I have a specific use case where I need to support a very large number of fixed size keys (target: 30 billion keys), all 16-byte in size and with an empty value (this is mainly to check for key duplicates).
To help scaling, I have created 32 shards, each shard being a separate badger db instance all operating from the same go application. The main purpose of this application is to keep a history of last month of keys (use TTL=1 month) and have the highest throughput for key duplicate check+insertion if not present. Duplicates are rare so the main use case will check that a key is not present and will insert it.
Given that each key is exactly 16 byte in size, 10B keys all loaded in memory would use 160GB.

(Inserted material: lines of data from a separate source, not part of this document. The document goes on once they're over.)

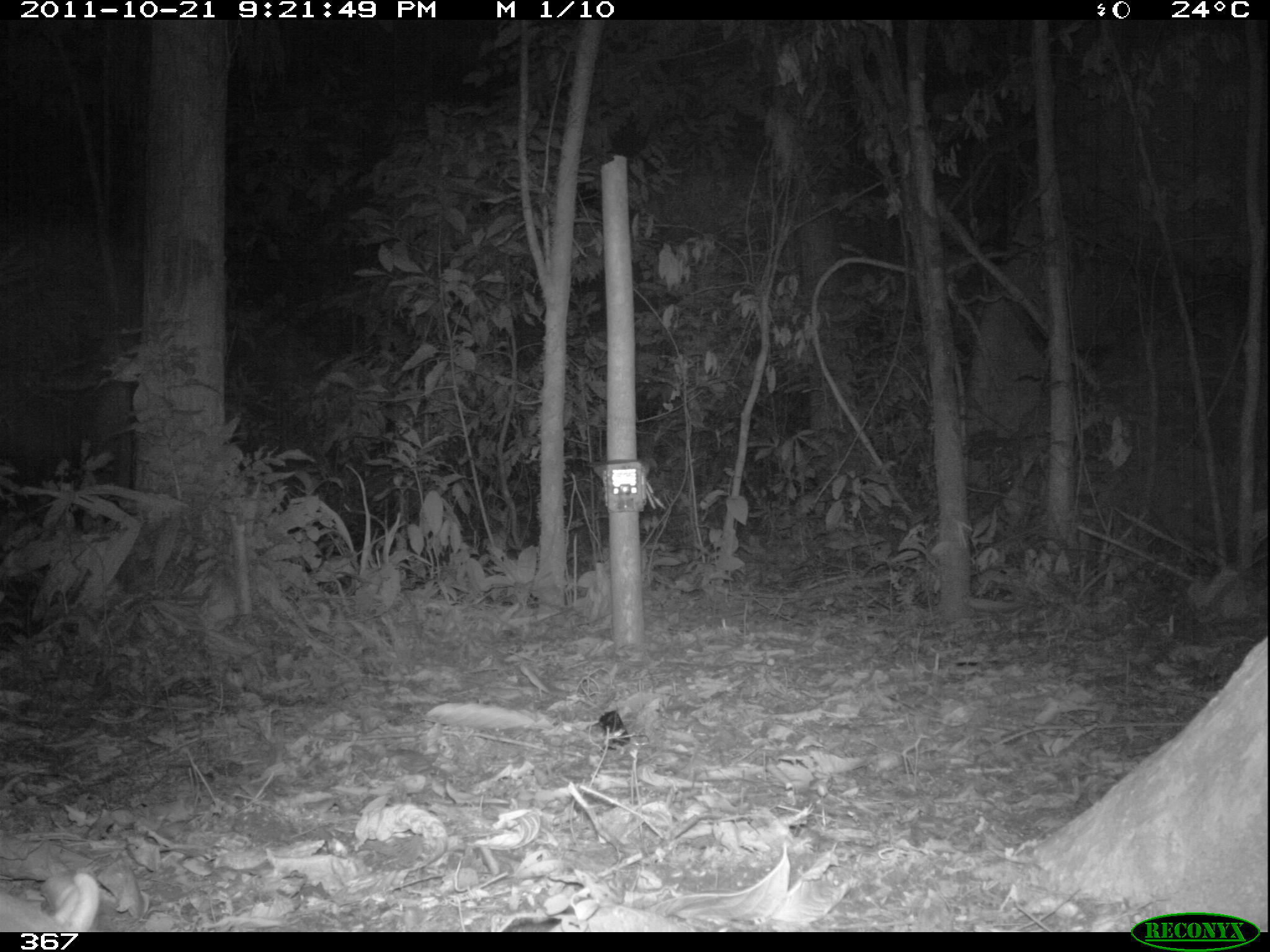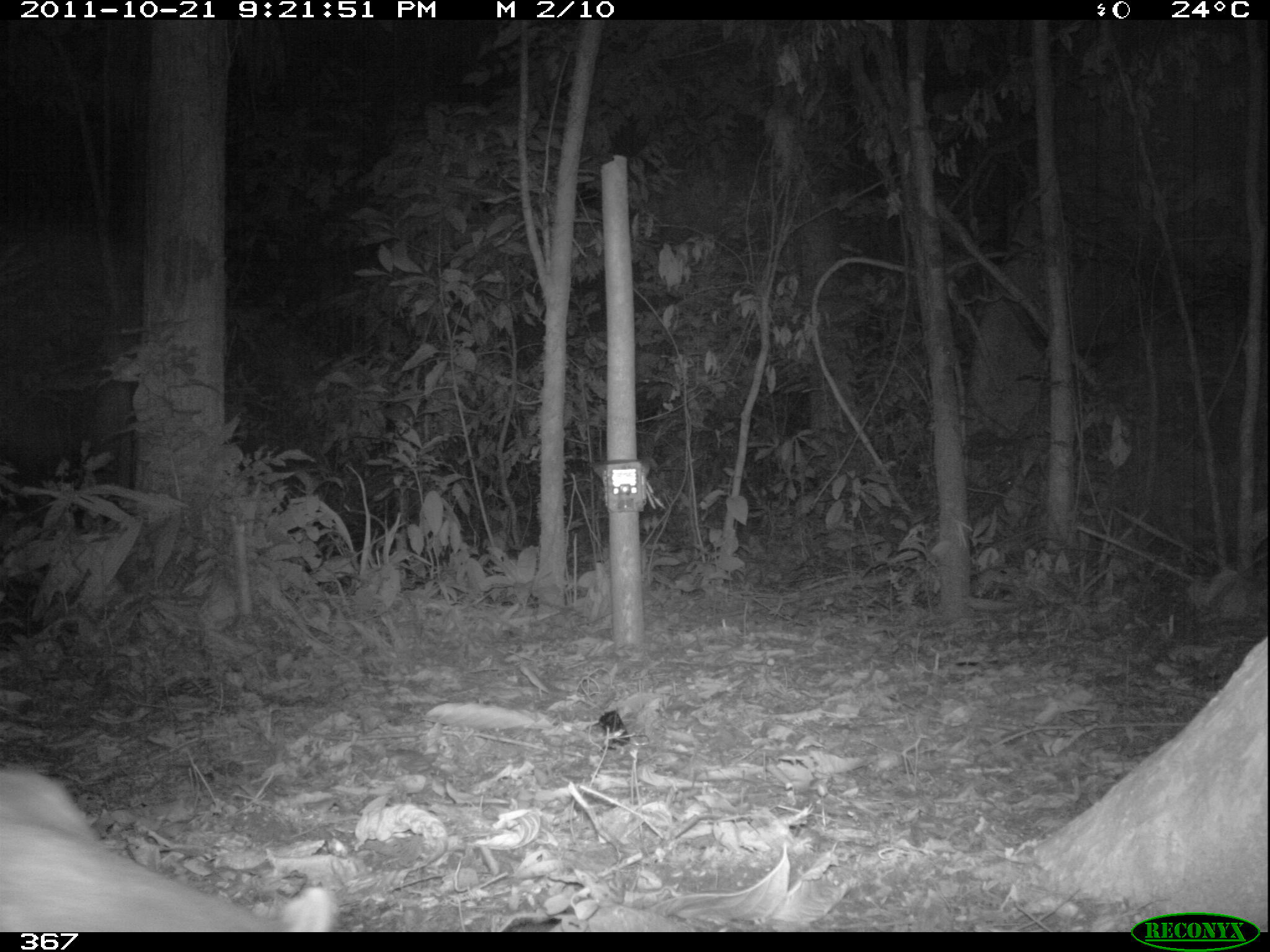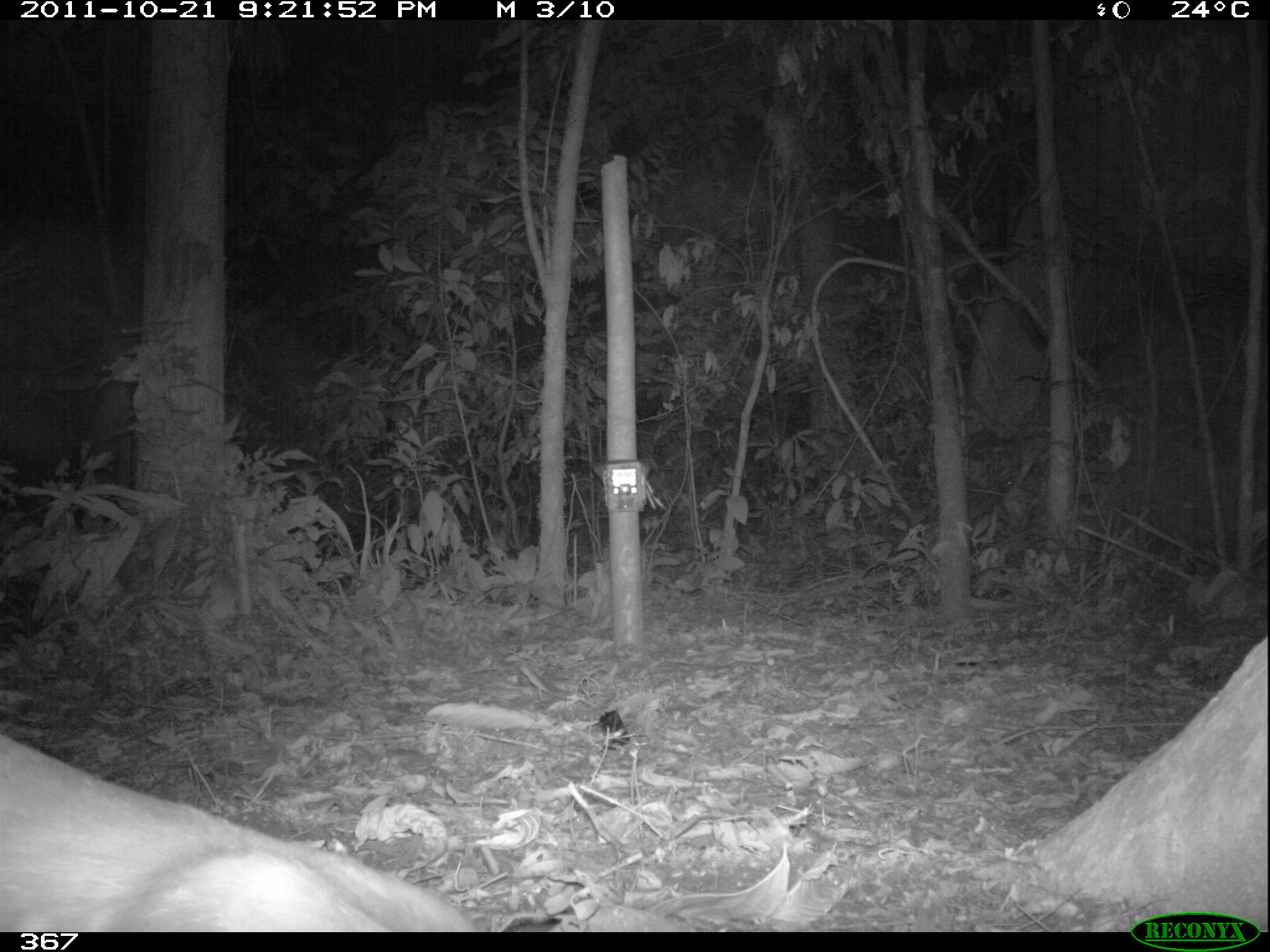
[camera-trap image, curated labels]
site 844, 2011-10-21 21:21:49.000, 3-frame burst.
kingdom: Animalia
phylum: Chordata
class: Mammalia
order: Rodentia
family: Cuniculidae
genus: Cuniculus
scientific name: Cuniculus paca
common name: spotted paca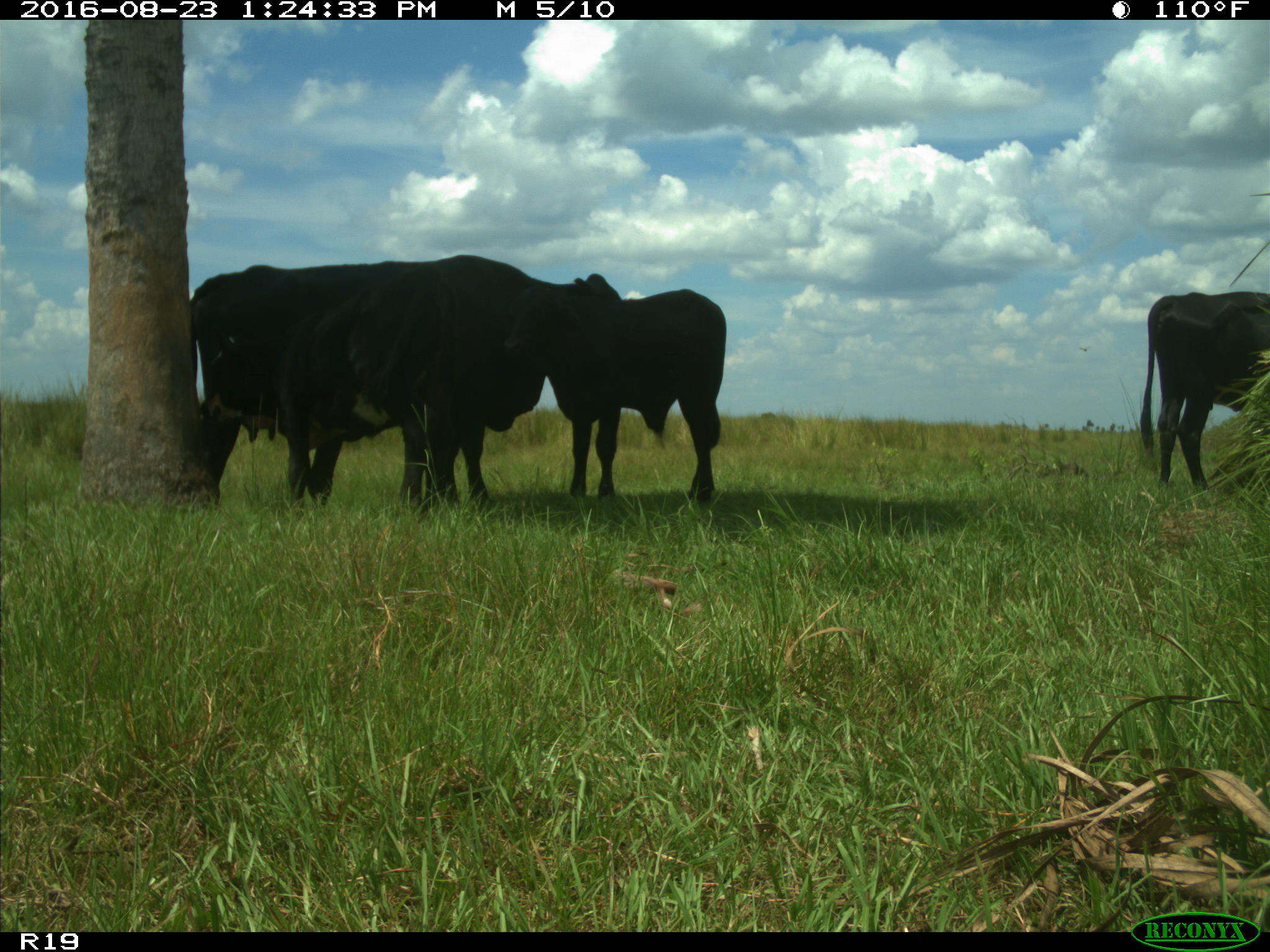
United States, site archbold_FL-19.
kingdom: Animalia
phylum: Chordata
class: Mammalia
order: Artiodactyla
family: Bovidae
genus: Bos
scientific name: Bos taurus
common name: domestic cow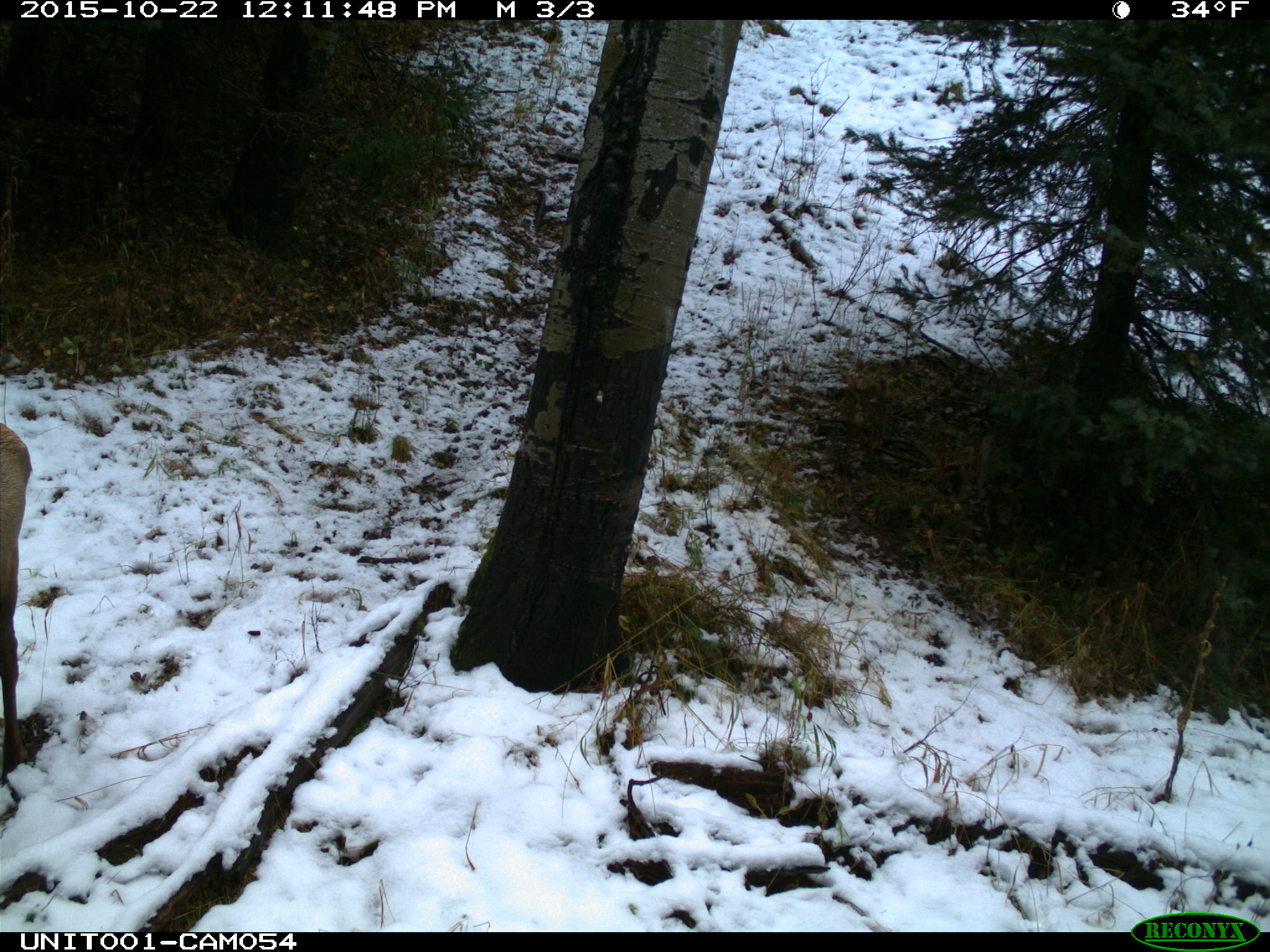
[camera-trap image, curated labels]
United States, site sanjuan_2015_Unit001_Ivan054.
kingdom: Animalia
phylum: Chordata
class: Mammalia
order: Artiodactyla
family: Cervidae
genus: Cervus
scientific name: Cervus elaphus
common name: red deer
Cervus elaphus (red deer).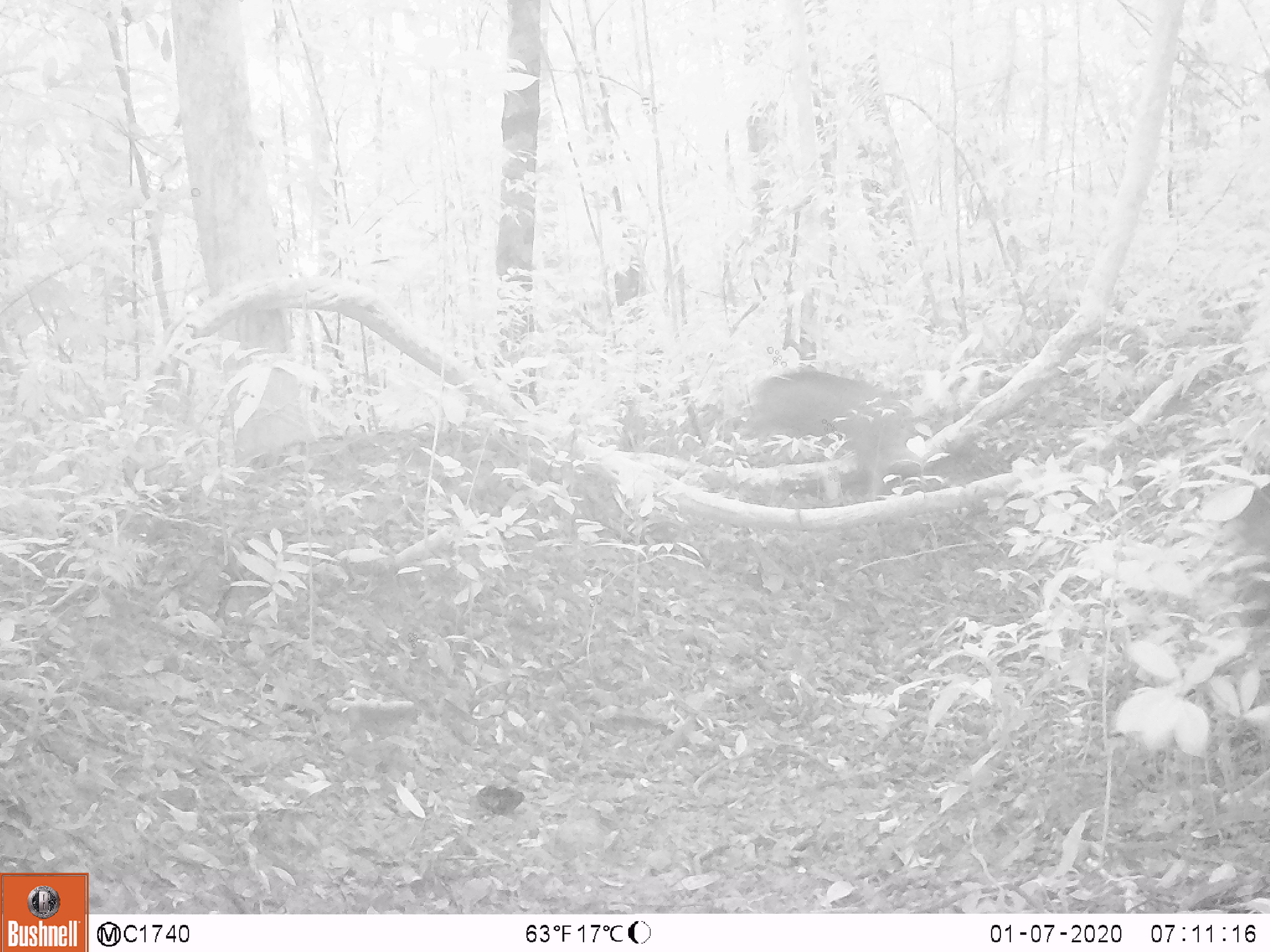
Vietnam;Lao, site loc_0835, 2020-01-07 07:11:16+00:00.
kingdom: Animalia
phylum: Chordata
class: Mammalia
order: Artiodactyla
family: Suidae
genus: Sus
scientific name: Sus scrofa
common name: eurasian wild pig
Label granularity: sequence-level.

While filling it up to 10billion keys using the batch API (using commits of batches of 100,000 keys), I noticed the memory usage (RSS) increasing continuously all the way to 400GB.
I have a few questions:
- is the use case of a very large number of keys an appropriate use of badger?
- it is possible to prevent badger from loading all keys in memory and if yes how?
- is it expected to have that much memory usage (Over 2x the space used by keys)?
I have tried to limit memory consumption using various suggestions from other threads but to no avail.
my current settings:
opts := badger.DefaultOptions(db.path)
opts.WithValueLogMaxEntries(1000 * 1000 * 100)
I have compared badger, boltdb, pebble, go-leveldb and so far badger has been the best performer however the memory usage is a show-stopper for me.